Problema curto A – Anote, do texto sobre política e jardinagem, o trecho que se inicia nas palavras que contêm "Sobre política e" e se encerra em "dentro de você.", copiando-o sem alterações.

Texto selecionado –
Rubens Alves ofereceu
muitas contribuições a nossa sociedade, esse texto é uma delas. Quero
compartilhar como reflexão para este período de campanha eleitoral, e também para homenageá-lo,
por sua “partida”.
Sobre política e jardinagem
Rubem Alves – 2000
Escrevo para você, jovem, para seduzi-lo à vocação
política. Talvez haja um jardineiro adormecido dentro de você.
DE
TODAS as vocações, a política é a mais nobre. Vocação, do latim «vocare”, quer
dizer “chamado”. Vocação é um chamado interior de amor: chamado de amor por um “fazer”.
No lugar desse “fazer”, o vocacionado quer “fazer amor”com o mundo.
Psicologia de amante: faria, mesmo que não ganhasse nada.
“Política”
vem de “polis”, cidade. A cidade era, para os gregos, um espaço seguro,
ordenado e manso, onde os homens podiam se dedicar à busca da felicidade, O
político seria aquele que cuidaria desse espaço. A vocação política, assim,
estaria a serviço da felicidade dos moradores da cidade.
Talvez
por terem sido nômades no deserto, os hebreus não sonhavam com cidades;
sonhavam com jardins. Quem mora no deserto sonha com oásis. Deus não criou uma
cidade. Ele criou um jardim. Se perguntássemos a um profeta hebreu “o que é
política?”, ele nos responderia: “A arte da jardinagem aplicada às coisas
públicas”.

Registros –
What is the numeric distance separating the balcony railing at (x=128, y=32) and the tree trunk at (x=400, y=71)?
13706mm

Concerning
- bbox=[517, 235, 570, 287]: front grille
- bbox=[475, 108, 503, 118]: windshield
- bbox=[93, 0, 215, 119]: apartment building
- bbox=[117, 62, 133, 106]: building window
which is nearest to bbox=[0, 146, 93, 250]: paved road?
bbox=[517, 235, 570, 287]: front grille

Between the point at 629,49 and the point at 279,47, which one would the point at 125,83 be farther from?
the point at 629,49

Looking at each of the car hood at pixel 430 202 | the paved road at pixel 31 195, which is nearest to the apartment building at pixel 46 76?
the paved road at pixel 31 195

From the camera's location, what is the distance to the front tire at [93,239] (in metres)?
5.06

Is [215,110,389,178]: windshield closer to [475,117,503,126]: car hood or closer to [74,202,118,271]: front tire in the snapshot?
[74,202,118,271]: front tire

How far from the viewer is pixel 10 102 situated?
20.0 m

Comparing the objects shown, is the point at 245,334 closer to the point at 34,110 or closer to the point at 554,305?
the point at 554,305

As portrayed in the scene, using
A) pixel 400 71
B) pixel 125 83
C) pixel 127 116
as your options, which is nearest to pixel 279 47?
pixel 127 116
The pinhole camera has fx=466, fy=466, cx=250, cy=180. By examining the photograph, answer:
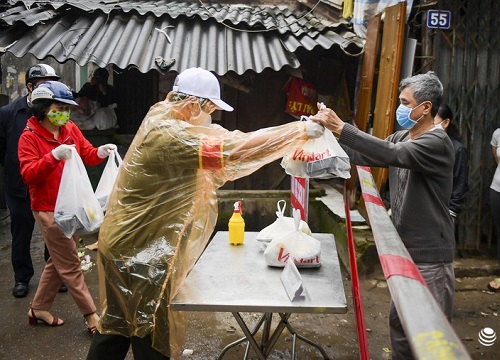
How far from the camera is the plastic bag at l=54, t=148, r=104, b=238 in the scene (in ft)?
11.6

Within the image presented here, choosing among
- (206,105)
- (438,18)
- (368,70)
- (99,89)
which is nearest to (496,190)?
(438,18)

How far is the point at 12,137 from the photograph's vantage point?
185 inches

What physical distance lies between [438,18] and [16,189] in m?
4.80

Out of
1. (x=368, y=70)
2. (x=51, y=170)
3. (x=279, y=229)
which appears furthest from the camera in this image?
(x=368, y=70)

--

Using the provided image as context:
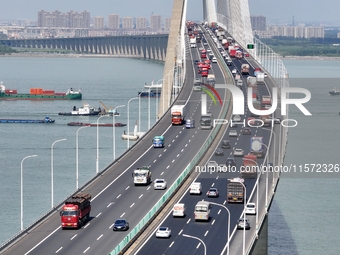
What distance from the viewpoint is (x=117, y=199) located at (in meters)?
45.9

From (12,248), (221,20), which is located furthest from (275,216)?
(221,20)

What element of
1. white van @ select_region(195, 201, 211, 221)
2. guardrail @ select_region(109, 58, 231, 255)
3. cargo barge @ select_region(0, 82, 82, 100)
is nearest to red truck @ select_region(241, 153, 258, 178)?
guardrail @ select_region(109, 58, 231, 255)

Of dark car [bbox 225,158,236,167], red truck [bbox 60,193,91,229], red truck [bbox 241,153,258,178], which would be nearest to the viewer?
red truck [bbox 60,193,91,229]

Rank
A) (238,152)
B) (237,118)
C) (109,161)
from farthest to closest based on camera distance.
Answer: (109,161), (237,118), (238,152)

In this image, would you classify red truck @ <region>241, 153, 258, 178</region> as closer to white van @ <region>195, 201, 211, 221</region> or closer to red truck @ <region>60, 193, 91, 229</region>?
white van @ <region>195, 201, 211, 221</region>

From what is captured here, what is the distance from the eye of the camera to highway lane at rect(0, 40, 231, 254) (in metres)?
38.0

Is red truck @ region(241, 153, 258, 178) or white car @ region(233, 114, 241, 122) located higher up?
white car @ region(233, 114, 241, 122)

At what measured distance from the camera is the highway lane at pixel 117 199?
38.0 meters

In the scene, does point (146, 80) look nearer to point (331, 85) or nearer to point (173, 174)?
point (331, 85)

Problema curto B – Informe cada linha dos registros acima que contenha a palavra "which", copiando-a por inteiro; maiúsculas e minúsculas fazem diferença.

Solução A –
Sobre política e jardinagem
Rubem Alves – 2000
Escrevo para você, jovem, para seduzi-lo à vocação
política. Talvez haja um jardineiro adormecido dentro de você.

Solução B –
which is nearest to bbox=[0, 146, 93, 250]: paved road?
Between the point at 629,49 and the point at 279,47, which one would the point at 125,83 be farther from?
Looking at each of the car hood at pixel 430 202 | the paved road at pixel 31 195, which is nearest to the apartment building at pixel 46 76?
as your options, which is nearest to pixel 279 47?
which is nearest to (496,190)?
which appears furthest from the camera in this image?
From (12,248), (221,20), which is located furthest from (275,216)?
Of dark car [bbox 225,158,236,167], red truck [bbox 60,193,91,229], red truck [bbox 241,153,258,178], which would be nearest to the viewer?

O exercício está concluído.